◆ **TO BE DONE**
According to the AVENGEFUL document below, where is the listening post for the telephone-tapping operation located?

◆ **DOCUMENT TEXT**
Cryptonym: AVENGEFUL
104-10300-10265: CABLE REGARDING (FNU) PIANZI'S CALL TO CUBAN EMBASSY ON 20 NOV.
11/23/63: Cable from Montevideo to Director: "1. (FNU) Pianzi (phonetic) called PBRUMEN Emb (Handwritten note: Cuban Emb?) 20 Nov to request urgent appointment with charge. Said he had news 'of importance to the nation' and that he would have all necessary documentation ready by 1400 hours. Appointment was postponed until 21 Nov as charge was not available. Pianzi gave a downtown address and appeared to be out of town. As he unfamiliar with city. (Source AVENGEFUL, B-2). 2. AVALANCHE-6 subsequently checked hotel register at address given above and noted that Dandol Dianzi, Argentine, Arg identity Cedula 5, 521,352 bachelor, 39 years old, has been registered there since 28 October 63. AVALANCHE and station traces negative. 3. Altho realize that chances remote that conversation para 1 connected with Pres Kennedy assassination, request traces on Pianzi. BUEN: (REDACTION) may be queried on unwitting basis."
Inside the Company, CIA Diary (1975) by Philip Agee, Page 295: https://archive.org/stream/pdfy-DAzR701tP2dL_DNu/inside-the-company-cia-diary-philip-agee_djvu.txt
..."AVENGEFUL. The station telephone-tapping operation is effected through the AVALANCHE liaison service (the Montevideo Police Department) with a history dating back to World War II when the FBI was in charge of counter-intelligence in South America. This is currently the most important joint operation underway between the station and an Uruguayan service. Connections are made in telephone company exchanges by company engineers at the request of the police department. A thirty-pair cable runs from the main downtown exchange to police headquarters where, on the top floor, the listening post is located. The chief technician, Jacobo de Anda, and the assistant technician and courier, Juan Torres, man the LP, which has tables with actuators and tape-recorders for each of the thirty pairs. Torres arranges for lines to be connected by the telephone company engineers and he delivers the tapes each day to another courier, AVOIDANCE, who takes them around to the transcribers who work either at home or in safe site offices. This courier also picks up the transcriptions and old tapes from the transcribers and passes them to Torres who sends them to the station each day with yet another courier who works for the Intelligence Department of the police. The police department thus arranges for connections and operates the LP. The courier AVOIDANCE is a station agent known only to Torres among the police department personnel involved. Each of the transcribers is unknown to the police department but copies of all the transcriptions, except in special cases, are provided by the station to the police intelligence department." (CONTINUED BELOW).

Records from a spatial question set
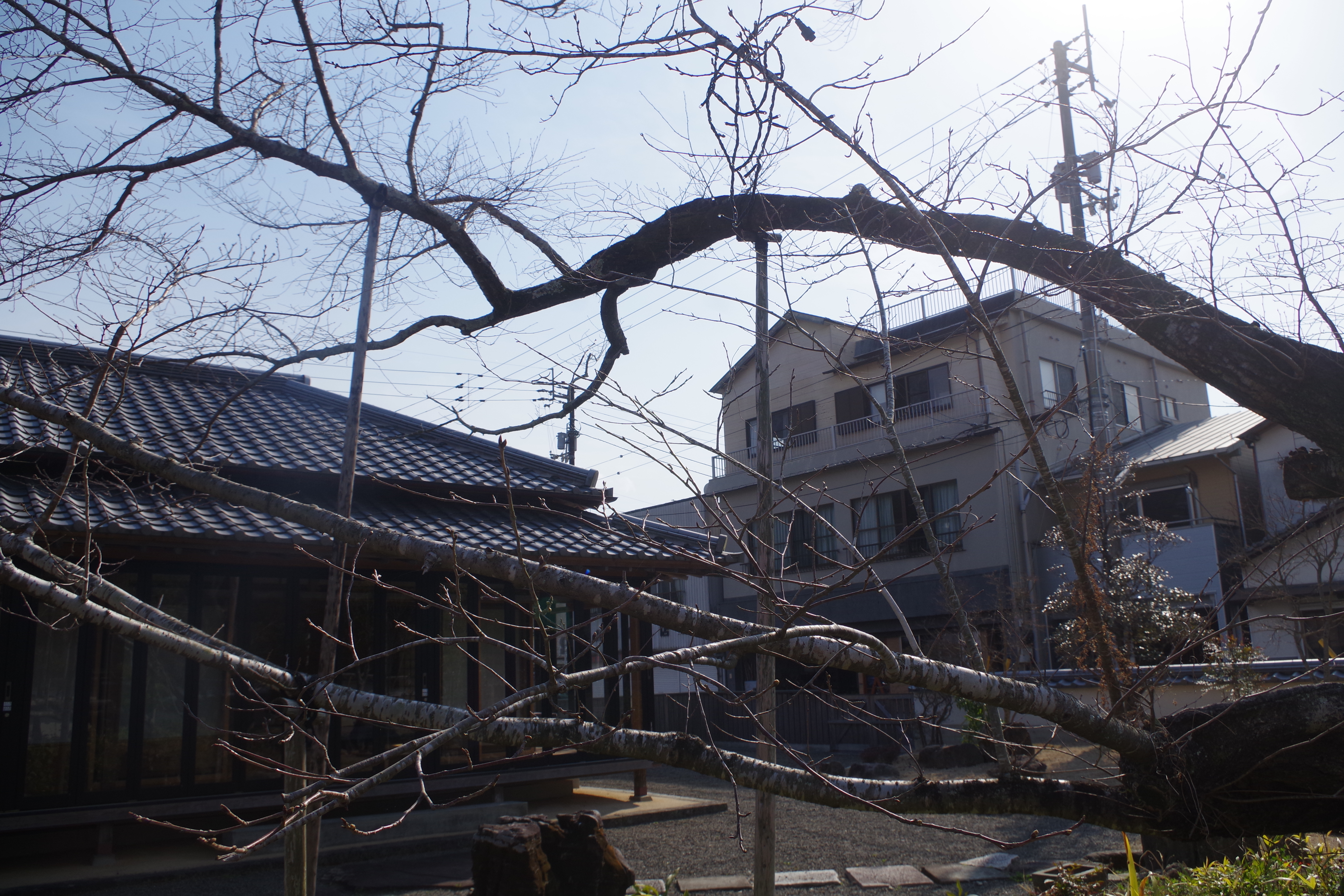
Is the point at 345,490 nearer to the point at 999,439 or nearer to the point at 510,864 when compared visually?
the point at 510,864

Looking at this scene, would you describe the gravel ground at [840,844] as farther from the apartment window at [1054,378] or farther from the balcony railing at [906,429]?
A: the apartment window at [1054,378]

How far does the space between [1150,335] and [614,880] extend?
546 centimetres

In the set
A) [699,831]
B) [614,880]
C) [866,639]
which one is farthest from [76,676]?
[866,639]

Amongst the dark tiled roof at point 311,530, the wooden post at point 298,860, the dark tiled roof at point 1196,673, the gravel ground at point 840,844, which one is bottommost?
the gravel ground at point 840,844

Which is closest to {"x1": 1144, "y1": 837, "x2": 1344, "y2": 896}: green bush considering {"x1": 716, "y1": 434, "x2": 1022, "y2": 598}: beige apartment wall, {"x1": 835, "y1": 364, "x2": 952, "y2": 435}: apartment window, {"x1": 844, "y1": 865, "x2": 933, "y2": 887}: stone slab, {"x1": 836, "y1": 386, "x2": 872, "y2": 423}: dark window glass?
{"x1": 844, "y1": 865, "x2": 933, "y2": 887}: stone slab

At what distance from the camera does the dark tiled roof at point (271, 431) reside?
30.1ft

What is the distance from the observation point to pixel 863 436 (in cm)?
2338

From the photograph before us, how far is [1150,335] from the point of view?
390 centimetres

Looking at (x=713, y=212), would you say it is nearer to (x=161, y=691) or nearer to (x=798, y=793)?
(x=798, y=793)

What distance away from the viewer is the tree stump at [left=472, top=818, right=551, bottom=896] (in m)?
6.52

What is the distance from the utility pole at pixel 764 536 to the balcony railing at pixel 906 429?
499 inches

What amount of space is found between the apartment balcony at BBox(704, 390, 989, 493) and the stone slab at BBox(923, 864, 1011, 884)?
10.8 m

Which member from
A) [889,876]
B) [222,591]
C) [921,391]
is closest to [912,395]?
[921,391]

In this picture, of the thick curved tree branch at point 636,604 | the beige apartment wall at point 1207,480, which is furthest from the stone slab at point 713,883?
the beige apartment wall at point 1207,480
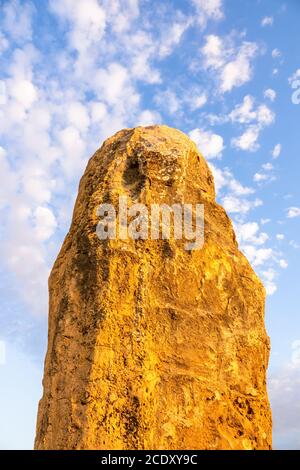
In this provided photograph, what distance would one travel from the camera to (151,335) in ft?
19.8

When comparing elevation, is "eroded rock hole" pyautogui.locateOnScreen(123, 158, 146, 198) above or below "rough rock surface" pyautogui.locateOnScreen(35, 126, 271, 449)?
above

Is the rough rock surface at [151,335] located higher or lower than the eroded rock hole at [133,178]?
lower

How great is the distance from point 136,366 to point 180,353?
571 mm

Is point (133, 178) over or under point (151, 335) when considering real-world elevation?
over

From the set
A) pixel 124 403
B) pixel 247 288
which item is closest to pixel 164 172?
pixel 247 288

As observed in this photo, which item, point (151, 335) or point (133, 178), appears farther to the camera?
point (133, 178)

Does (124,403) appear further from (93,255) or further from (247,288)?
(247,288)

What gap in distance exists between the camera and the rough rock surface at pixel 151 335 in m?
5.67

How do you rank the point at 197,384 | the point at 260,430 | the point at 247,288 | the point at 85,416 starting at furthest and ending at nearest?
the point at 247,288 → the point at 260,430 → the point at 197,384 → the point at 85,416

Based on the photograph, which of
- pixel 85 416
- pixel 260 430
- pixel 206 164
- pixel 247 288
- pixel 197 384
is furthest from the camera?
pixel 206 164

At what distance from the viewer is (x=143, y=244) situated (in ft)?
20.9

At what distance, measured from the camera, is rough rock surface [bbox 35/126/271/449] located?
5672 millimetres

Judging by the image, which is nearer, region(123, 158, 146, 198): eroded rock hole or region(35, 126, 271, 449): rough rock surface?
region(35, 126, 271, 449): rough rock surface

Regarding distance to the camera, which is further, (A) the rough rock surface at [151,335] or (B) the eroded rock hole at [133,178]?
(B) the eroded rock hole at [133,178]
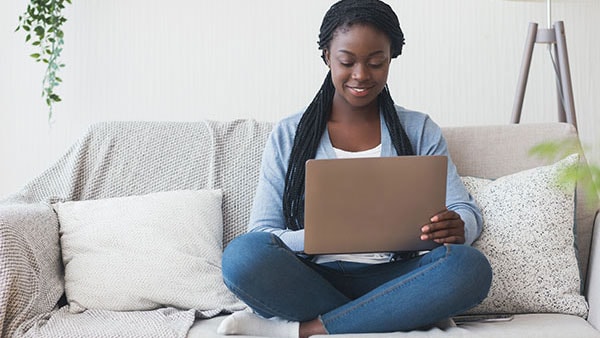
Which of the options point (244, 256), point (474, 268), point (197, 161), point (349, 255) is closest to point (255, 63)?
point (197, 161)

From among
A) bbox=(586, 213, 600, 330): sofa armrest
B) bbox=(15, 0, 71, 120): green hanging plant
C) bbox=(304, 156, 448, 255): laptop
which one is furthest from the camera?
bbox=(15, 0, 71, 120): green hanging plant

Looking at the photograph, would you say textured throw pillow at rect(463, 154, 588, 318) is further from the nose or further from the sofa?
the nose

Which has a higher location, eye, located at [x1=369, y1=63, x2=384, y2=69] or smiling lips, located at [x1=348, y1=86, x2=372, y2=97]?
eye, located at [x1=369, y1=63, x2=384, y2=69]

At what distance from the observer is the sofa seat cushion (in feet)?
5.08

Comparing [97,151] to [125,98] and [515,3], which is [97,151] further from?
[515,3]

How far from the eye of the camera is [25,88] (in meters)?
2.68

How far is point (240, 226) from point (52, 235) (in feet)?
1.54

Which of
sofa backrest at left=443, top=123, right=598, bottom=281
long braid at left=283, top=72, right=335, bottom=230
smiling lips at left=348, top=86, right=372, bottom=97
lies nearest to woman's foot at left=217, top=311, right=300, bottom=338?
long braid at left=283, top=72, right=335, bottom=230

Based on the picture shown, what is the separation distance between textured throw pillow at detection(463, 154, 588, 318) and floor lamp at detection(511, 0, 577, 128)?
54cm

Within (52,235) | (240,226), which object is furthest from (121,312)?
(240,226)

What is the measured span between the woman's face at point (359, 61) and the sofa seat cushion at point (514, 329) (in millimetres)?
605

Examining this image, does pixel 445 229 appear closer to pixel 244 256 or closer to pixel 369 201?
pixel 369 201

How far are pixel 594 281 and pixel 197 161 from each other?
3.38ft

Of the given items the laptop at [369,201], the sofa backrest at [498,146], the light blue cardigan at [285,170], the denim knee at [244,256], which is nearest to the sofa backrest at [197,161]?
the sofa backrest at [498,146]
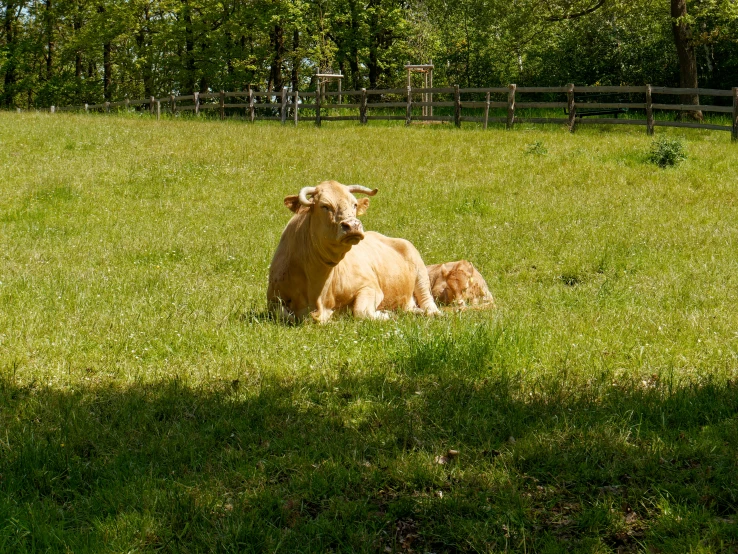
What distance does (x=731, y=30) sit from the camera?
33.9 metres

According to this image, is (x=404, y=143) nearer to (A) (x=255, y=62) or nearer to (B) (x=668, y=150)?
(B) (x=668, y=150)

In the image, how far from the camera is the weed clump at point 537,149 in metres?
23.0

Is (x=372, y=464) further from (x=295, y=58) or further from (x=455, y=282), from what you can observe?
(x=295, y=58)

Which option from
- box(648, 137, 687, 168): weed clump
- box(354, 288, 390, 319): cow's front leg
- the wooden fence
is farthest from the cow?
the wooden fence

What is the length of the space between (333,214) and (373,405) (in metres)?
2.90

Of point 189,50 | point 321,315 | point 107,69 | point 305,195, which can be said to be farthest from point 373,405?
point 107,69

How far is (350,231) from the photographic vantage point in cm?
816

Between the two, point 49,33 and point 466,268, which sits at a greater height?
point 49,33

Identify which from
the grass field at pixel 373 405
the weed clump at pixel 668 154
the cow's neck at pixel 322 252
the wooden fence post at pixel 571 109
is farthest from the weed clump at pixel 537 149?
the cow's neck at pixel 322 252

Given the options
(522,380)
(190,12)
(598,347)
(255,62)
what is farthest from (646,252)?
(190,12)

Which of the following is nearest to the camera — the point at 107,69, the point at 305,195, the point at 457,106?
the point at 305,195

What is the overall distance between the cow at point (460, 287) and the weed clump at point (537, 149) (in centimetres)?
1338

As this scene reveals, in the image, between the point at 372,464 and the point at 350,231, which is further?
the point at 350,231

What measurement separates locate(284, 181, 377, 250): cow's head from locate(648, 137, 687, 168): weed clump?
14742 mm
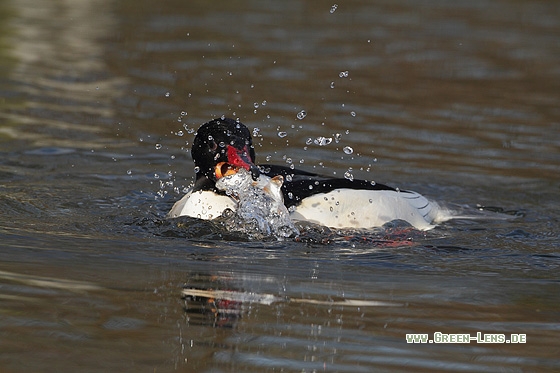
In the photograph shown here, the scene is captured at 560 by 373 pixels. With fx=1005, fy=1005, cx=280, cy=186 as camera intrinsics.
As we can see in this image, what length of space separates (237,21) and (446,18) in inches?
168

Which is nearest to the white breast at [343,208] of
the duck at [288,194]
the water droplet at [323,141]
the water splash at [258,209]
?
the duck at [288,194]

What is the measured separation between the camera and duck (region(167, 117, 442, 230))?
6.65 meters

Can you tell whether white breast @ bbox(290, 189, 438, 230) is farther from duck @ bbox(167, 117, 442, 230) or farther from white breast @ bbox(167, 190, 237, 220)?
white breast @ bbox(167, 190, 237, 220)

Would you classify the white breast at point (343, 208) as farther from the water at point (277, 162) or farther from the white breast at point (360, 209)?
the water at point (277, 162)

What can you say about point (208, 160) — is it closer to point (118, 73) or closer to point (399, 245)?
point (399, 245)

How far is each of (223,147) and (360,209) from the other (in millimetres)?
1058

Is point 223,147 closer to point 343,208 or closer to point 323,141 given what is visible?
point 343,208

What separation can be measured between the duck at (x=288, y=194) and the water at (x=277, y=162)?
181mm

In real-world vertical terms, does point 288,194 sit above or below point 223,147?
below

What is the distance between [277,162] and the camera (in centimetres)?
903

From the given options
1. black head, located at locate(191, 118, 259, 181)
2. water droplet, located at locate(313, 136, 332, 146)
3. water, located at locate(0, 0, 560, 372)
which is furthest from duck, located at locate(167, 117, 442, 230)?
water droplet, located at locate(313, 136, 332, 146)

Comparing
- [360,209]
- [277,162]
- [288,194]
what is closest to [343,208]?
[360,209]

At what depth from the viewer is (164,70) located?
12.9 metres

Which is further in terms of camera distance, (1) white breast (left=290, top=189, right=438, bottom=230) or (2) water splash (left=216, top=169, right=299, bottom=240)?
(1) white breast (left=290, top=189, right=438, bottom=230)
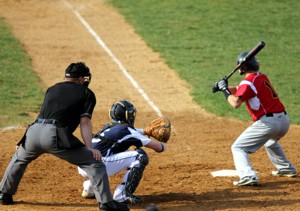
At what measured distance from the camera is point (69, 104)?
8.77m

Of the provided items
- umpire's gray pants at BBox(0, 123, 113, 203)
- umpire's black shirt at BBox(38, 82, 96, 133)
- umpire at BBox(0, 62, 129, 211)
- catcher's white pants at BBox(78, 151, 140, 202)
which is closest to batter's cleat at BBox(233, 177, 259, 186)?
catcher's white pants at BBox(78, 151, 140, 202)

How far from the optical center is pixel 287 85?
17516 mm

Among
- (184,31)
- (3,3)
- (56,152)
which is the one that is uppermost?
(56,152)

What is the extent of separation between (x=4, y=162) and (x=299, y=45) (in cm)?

◆ **RESULT OF THE TASK**
It is on the top floor of police headquarters.